Anfangs war Sümeyra der Meinung, lediglich Mitte 20- bis Ende 30-Jährige anzusprechen, jedoch besuchen auch ältere Personen ihren Laden: „Es darf jeder rein, und ich finde es auch ganz schön, wenn dann auch Erfahrene oder die Omis und Opis hier reinkommen, die dann schon richtig lange gärtnern und ich von ihnen noch Tipps bekomme.“
Mehr Grünflächen für eine nachhaltige Zukunft
Der Trend des Urban Gardenings ist für die urbane Architektur attraktiv. So finden sich immer mehr begrünte Flächen inmitten einer bebauten Stadt. An Hauswänden, auf den Dächern der Stadt oder auf Balkonen und Fensterbänken – die Städte werden grün. Das Gartendeck in Hamburg-St-Pauli, aber auch der Prinzessinnengarten in Berlin-Kreuzberg gelten als bekannte städtische Grünflächen.
Wenn Sümeyra an die Zukunft denkt, sollte es in der Stadtplanung mehr Relevanz spielen, Grünflächen zu schaffen, um versiegelte Flächen zurückzunehmen, sei es auf Dachflächen oder an Wänden. Es ergeben sich neue Ideen, Flächen zu begrünen. Darüber hinaus könnten regionale Bauernhöfe an Bedeutung gewinnen, sodass Menschen ein Bewusstsein dafür schaffen, ihre Lebensmittel bei landwirtschaftlichen Betrieben einzukaufen.

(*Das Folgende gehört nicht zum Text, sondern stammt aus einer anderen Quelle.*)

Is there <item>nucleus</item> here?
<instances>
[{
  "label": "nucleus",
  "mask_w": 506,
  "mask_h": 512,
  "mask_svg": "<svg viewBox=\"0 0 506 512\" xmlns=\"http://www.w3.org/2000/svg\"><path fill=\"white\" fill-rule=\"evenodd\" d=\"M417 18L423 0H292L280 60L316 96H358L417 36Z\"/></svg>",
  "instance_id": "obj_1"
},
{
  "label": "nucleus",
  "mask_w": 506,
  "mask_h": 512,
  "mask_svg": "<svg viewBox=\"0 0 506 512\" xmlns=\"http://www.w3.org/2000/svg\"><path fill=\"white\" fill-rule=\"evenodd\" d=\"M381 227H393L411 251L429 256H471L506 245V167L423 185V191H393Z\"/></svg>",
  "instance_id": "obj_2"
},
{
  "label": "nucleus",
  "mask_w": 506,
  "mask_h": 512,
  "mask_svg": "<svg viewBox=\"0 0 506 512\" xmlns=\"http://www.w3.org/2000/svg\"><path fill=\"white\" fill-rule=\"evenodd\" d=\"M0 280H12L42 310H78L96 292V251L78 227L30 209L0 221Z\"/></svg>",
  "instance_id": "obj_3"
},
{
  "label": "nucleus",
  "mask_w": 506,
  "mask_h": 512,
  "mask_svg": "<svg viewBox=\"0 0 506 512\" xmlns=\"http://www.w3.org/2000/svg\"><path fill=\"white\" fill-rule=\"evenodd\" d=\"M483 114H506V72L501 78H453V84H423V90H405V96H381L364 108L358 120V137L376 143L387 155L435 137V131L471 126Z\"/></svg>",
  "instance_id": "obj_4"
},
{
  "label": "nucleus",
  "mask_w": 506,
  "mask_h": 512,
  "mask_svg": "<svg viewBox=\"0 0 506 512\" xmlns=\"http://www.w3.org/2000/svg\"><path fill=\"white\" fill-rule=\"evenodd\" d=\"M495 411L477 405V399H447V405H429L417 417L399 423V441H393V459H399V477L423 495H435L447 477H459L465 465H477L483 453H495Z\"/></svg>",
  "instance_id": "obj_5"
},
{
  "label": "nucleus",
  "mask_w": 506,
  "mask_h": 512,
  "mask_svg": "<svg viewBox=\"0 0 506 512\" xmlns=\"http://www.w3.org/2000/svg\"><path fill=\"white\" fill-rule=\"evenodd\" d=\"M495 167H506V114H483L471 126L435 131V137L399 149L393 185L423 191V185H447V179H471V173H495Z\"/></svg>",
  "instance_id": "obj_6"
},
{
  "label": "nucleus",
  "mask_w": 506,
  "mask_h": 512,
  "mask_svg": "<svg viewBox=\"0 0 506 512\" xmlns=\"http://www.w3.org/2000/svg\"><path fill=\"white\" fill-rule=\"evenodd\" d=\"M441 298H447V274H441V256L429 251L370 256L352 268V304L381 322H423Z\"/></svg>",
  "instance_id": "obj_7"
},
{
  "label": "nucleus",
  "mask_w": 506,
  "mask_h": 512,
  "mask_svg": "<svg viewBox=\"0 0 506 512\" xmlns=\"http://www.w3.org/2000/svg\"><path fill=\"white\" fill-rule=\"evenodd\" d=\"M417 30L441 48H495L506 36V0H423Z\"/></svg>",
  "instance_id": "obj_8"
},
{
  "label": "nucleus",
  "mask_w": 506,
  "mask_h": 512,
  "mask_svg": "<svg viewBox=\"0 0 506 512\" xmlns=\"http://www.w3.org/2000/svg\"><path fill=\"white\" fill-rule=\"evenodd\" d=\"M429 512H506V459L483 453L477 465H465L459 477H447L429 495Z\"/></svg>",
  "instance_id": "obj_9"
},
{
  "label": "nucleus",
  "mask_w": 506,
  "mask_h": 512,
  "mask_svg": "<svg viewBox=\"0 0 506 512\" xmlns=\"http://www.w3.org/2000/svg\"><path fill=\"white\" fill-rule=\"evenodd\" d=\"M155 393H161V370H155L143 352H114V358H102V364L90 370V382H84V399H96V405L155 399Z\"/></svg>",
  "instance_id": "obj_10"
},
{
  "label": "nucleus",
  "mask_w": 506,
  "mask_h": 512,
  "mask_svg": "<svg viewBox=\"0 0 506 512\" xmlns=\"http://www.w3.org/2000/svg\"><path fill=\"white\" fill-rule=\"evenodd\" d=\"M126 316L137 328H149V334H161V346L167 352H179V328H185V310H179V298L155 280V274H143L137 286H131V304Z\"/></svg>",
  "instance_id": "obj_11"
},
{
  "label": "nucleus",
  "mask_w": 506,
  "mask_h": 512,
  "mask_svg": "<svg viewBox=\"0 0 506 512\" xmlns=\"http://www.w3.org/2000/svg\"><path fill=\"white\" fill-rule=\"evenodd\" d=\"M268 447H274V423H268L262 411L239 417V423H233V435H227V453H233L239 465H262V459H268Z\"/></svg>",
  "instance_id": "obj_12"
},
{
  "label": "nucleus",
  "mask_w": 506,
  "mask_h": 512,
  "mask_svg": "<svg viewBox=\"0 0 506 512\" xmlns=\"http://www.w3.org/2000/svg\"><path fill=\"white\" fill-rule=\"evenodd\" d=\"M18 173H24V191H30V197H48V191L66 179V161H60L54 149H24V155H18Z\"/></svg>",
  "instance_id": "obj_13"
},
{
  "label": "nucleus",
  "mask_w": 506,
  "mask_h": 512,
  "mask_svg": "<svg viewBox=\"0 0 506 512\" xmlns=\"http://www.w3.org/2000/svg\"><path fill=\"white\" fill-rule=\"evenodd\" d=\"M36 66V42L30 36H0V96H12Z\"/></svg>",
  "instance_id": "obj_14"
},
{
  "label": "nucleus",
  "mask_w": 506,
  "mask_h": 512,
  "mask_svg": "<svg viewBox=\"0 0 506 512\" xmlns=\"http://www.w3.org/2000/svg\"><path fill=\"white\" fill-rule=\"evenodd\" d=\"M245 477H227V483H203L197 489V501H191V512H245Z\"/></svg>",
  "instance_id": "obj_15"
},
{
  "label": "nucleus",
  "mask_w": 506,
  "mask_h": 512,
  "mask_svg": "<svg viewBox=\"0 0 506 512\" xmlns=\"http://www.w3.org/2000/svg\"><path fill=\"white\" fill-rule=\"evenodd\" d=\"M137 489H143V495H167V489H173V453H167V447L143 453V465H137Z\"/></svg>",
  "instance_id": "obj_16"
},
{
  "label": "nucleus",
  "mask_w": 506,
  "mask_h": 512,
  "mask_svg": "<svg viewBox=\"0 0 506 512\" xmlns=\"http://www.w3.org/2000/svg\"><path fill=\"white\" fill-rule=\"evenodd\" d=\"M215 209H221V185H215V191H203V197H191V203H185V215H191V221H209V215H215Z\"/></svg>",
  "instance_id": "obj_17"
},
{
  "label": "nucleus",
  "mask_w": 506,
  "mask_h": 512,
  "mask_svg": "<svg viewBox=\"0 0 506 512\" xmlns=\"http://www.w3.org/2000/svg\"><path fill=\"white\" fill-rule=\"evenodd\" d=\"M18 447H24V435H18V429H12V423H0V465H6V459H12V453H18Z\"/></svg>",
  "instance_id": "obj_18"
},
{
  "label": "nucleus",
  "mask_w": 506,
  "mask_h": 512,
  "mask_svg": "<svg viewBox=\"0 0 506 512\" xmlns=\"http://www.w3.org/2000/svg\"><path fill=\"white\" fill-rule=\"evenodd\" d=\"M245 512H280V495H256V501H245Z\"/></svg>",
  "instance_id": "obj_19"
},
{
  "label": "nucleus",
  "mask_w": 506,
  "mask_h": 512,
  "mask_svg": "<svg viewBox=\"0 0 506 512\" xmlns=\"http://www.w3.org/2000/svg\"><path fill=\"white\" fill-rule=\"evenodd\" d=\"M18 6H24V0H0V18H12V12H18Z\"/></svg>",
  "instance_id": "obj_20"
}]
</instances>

Dein Beitrag zum Schutz unserer Erde
Der Klimawandel und die Globalisierung prägen zunehmend unsere Gesellschaft. Urban Gardening schafft eine Gegenmaßnahme und verbessert nebenbei unsere Lebensqualität. Insgesamt trägt es zu einer nachhaltigen, lebenswerten und umweltfreundlichen Gestaltung der städtischen Umgebung bei.
Das Beste: Es ist allen Menschen ganz unabhängig ihres verfügbaren Platzes und zu jeder Jahreszeit zugänglich: Jede freie Fläche, die Licht empfängt, eignet sich zum urbanen Gärtnern. Daher ist es nicht nur in Sommermonaten eine attraktive Tätigkeit, sondern auch in der kälteren Jahreszeit. Es liegt an uns, ein Bewusstsein für Nachhaltigkeit zu schaffen und Verantwortung zu übernehmen, unsere Erde, unser Zuhause, zu schützen.